## EXERCISE DESCRIPTION
Copy out all of the material exactly.

** Start TASK INPUT **

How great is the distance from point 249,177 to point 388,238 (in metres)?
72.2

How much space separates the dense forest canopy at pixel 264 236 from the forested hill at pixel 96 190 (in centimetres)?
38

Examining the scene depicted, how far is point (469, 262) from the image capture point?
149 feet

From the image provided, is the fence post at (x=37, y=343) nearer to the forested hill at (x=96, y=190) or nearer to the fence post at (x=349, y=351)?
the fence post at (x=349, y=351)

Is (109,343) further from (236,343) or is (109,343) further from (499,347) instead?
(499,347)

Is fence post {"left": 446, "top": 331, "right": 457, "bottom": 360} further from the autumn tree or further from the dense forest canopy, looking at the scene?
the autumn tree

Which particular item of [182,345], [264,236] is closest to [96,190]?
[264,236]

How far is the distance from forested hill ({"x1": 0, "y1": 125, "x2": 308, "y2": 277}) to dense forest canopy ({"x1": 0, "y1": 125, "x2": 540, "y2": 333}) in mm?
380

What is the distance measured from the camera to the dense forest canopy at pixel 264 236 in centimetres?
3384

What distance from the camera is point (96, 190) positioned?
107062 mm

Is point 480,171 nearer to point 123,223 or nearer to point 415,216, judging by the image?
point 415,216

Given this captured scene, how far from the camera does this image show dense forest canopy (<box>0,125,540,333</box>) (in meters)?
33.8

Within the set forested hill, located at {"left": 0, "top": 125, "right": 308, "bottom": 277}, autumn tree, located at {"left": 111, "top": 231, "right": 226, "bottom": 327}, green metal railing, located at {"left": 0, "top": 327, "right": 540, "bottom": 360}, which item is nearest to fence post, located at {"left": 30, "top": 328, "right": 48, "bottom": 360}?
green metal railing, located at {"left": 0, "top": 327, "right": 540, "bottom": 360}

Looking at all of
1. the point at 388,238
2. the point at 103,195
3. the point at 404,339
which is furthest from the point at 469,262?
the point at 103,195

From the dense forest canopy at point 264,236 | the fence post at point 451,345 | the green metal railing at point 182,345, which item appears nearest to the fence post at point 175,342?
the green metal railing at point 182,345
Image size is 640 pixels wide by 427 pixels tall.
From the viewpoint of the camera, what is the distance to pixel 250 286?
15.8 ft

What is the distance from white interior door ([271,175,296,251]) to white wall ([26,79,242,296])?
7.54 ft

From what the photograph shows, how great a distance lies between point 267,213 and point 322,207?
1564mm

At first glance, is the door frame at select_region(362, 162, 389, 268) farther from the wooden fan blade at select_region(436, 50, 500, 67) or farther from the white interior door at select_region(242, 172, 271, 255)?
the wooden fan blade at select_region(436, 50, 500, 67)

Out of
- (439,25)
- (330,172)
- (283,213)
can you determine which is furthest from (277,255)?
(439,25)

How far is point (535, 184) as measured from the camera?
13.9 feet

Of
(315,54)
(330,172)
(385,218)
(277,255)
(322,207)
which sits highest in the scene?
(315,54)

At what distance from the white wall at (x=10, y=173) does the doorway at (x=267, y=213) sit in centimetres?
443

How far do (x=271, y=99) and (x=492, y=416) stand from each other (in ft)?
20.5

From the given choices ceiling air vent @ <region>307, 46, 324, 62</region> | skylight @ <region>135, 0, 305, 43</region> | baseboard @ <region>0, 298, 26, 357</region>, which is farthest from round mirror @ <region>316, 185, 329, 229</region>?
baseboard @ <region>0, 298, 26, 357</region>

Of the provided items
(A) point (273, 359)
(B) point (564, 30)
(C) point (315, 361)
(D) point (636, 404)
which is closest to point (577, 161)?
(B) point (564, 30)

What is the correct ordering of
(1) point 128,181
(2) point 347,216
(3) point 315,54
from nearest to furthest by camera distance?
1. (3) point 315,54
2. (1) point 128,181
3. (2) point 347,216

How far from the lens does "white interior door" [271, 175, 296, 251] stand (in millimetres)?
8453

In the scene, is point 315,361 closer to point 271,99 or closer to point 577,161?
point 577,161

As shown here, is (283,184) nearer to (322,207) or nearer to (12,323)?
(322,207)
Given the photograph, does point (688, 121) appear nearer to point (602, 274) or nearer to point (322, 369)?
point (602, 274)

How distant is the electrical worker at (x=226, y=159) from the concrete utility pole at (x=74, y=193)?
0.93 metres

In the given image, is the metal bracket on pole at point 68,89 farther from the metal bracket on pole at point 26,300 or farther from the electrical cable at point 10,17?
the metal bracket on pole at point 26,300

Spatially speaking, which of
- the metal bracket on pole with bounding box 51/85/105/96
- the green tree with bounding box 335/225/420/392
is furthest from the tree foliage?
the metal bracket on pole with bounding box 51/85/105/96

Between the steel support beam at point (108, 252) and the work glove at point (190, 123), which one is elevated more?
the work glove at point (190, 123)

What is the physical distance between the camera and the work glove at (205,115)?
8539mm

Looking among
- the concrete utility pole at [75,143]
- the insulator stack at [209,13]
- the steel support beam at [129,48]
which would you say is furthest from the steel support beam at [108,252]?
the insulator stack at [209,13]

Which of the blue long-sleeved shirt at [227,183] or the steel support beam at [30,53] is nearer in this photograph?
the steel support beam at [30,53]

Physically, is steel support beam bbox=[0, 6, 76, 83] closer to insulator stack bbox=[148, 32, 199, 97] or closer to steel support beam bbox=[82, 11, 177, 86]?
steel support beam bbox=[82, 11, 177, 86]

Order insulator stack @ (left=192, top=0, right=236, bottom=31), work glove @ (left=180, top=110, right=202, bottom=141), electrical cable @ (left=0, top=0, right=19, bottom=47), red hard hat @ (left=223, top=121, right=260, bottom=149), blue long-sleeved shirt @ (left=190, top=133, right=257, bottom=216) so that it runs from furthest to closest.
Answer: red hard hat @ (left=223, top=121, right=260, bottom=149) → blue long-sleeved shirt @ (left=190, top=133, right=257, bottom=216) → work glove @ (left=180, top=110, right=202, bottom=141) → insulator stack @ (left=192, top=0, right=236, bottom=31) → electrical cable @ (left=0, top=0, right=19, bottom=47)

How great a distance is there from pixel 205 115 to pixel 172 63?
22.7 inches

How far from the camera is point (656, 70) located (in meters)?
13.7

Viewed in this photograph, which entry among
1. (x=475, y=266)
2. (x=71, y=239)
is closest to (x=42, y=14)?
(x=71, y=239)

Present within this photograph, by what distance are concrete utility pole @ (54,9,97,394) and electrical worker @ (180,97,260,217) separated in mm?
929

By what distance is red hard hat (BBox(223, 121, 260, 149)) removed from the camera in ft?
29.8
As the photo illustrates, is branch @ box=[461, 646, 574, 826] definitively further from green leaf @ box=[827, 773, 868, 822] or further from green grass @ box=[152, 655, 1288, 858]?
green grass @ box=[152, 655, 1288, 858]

** End TASK INPUT **

## EXPECTED OUTPUT
How great is the distance from point 249,177 to point 388,238 (in metres)?
72.2

How much space separates the dense forest canopy at pixel 264 236 from the forested hill at pixel 96 190 (in centimetres)?
38

Examining the scene depicted, how far is point (469, 262) from the image capture point?
149 feet

From the image provided, is the fence post at (x=37, y=343) nearer to the forested hill at (x=96, y=190) or nearer to the fence post at (x=349, y=351)?
the fence post at (x=349, y=351)

Is (109,343) further from (236,343) or is (109,343) further from (499,347) instead?
(499,347)

Is fence post {"left": 446, "top": 331, "right": 457, "bottom": 360} further from the autumn tree or further from the dense forest canopy, looking at the scene?
the autumn tree

Which particular item of [182,345], [264,236] is closest to [96,190]?
[264,236]

How far is the distance from forested hill ({"x1": 0, "y1": 125, "x2": 308, "y2": 277}) to dense forest canopy ({"x1": 0, "y1": 125, "x2": 540, "y2": 333}) in mm?
380

What is the distance measured from the camera to the dense forest canopy at pixel 264 236 in centimetres?
3384

What distance from the camera is point (96, 190) positioned?
107062 mm

Is point 480,171 nearer to point 123,223 or nearer to point 415,216, judging by the image?
point 415,216

Given this captured scene, how far from the camera does this image show dense forest canopy (<box>0,125,540,333</box>) (in meters)?
33.8

Within the set forested hill, located at {"left": 0, "top": 125, "right": 308, "bottom": 277}, autumn tree, located at {"left": 111, "top": 231, "right": 226, "bottom": 327}, green metal railing, located at {"left": 0, "top": 327, "right": 540, "bottom": 360}, which item is nearest to fence post, located at {"left": 30, "top": 328, "right": 48, "bottom": 360}?
green metal railing, located at {"left": 0, "top": 327, "right": 540, "bottom": 360}

Looking at all of
1. the point at 388,238
2. the point at 103,195
3. the point at 404,339
which is furthest from the point at 469,262?
the point at 103,195

From the dense forest canopy at point 264,236 | the fence post at point 451,345 | the green metal railing at point 182,345, which item appears nearest to the fence post at point 175,342?
the green metal railing at point 182,345
Image size is 640 pixels wide by 427 pixels tall.
From the viewpoint of the camera, what is the distance to pixel 250 286?
15.8 ft

What is the distance from white interior door ([271,175,296,251]) to white wall ([26,79,242,296])?
7.54 ft

From what the photograph shows, how great a distance lies between point 267,213 and point 322,207?
1564mm

At first glance, is the door frame at select_region(362, 162, 389, 268) farther from the wooden fan blade at select_region(436, 50, 500, 67) or farther from the white interior door at select_region(242, 172, 271, 255)?
the wooden fan blade at select_region(436, 50, 500, 67)

Out of
- (439,25)
- (330,172)
- (283,213)
can you determine which is furthest from (277,255)?
(439,25)

How far is point (535, 184) as measured from the camera?
13.9 feet

Of
(315,54)
(330,172)
(385,218)
(277,255)
(322,207)
which sits highest in the scene?
(315,54)

At what distance from the white wall at (x=10, y=173) does the doorway at (x=267, y=213) sit in centimetres?
443

How far do (x=271, y=99) and (x=492, y=416) stand from each other (in ft)?
20.5

From the given choices ceiling air vent @ <region>307, 46, 324, 62</region> | skylight @ <region>135, 0, 305, 43</region> | baseboard @ <region>0, 298, 26, 357</region>, which is farthest from round mirror @ <region>316, 185, 329, 229</region>?
baseboard @ <region>0, 298, 26, 357</region>

Of the provided items
(A) point (273, 359)
(B) point (564, 30)
(C) point (315, 361)
(D) point (636, 404)
which is closest to point (577, 161)?
(B) point (564, 30)

What is the correct ordering of
(1) point 128,181
(2) point 347,216
(3) point 315,54
from nearest to furthest by camera distance?
1. (3) point 315,54
2. (1) point 128,181
3. (2) point 347,216

How far from the lens does "white interior door" [271, 175, 296, 251] stand (in millimetres)?
8453

In the scene, is point 315,361 closer to point 271,99 or closer to point 577,161?
point 577,161

As shown here, is (283,184) nearer to (322,207) or nearer to (12,323)?
(322,207)
Given the photograph, does point (688, 121) appear nearer to point (602, 274) or nearer to point (322, 369)?
point (602, 274)

How distant is the electrical worker at (x=226, y=159) from the concrete utility pole at (x=74, y=193)?
0.93 metres

In the given image, is the metal bracket on pole at point 68,89 farther from the metal bracket on pole at point 26,300 or farther from the electrical cable at point 10,17?
the metal bracket on pole at point 26,300

Spatially speaking, which of
- the metal bracket on pole with bounding box 51/85/105/96
- the green tree with bounding box 335/225/420/392
is furthest from the tree foliage?
the metal bracket on pole with bounding box 51/85/105/96

Between the steel support beam at point (108, 252) and the work glove at point (190, 123), which one is elevated more?
the work glove at point (190, 123)

What is the physical distance between the camera and the work glove at (205,115)?
8539mm

Looking among
- the concrete utility pole at [75,143]
- the insulator stack at [209,13]
- the steel support beam at [129,48]
which would you say is furthest from the steel support beam at [108,252]?
the insulator stack at [209,13]

Which of the blue long-sleeved shirt at [227,183] or the steel support beam at [30,53] is nearer in this photograph?
the steel support beam at [30,53]

Physically, is steel support beam bbox=[0, 6, 76, 83] closer to insulator stack bbox=[148, 32, 199, 97] or closer to steel support beam bbox=[82, 11, 177, 86]?
steel support beam bbox=[82, 11, 177, 86]

Order insulator stack @ (left=192, top=0, right=236, bottom=31), work glove @ (left=180, top=110, right=202, bottom=141), electrical cable @ (left=0, top=0, right=19, bottom=47), red hard hat @ (left=223, top=121, right=260, bottom=149), blue long-sleeved shirt @ (left=190, top=133, right=257, bottom=216) so that it runs from furthest to closest.
Answer: red hard hat @ (left=223, top=121, right=260, bottom=149) → blue long-sleeved shirt @ (left=190, top=133, right=257, bottom=216) → work glove @ (left=180, top=110, right=202, bottom=141) → insulator stack @ (left=192, top=0, right=236, bottom=31) → electrical cable @ (left=0, top=0, right=19, bottom=47)

How great a distance is there from pixel 205 115 to pixel 172 63?
22.7 inches

How far from the camera is point (656, 70) located (in meters)?
13.7

Viewed in this photograph, which entry among
1. (x=475, y=266)
2. (x=71, y=239)
is closest to (x=42, y=14)?
(x=71, y=239)

Present within this photograph, by what distance are concrete utility pole @ (54,9,97,394) and electrical worker @ (180,97,260,217) separated in mm?
929

By what distance is red hard hat (BBox(223, 121, 260, 149)) removed from the camera in ft?
29.8
As the photo illustrates, is branch @ box=[461, 646, 574, 826] definitively further from green leaf @ box=[827, 773, 868, 822] or further from green grass @ box=[152, 655, 1288, 858]?
green grass @ box=[152, 655, 1288, 858]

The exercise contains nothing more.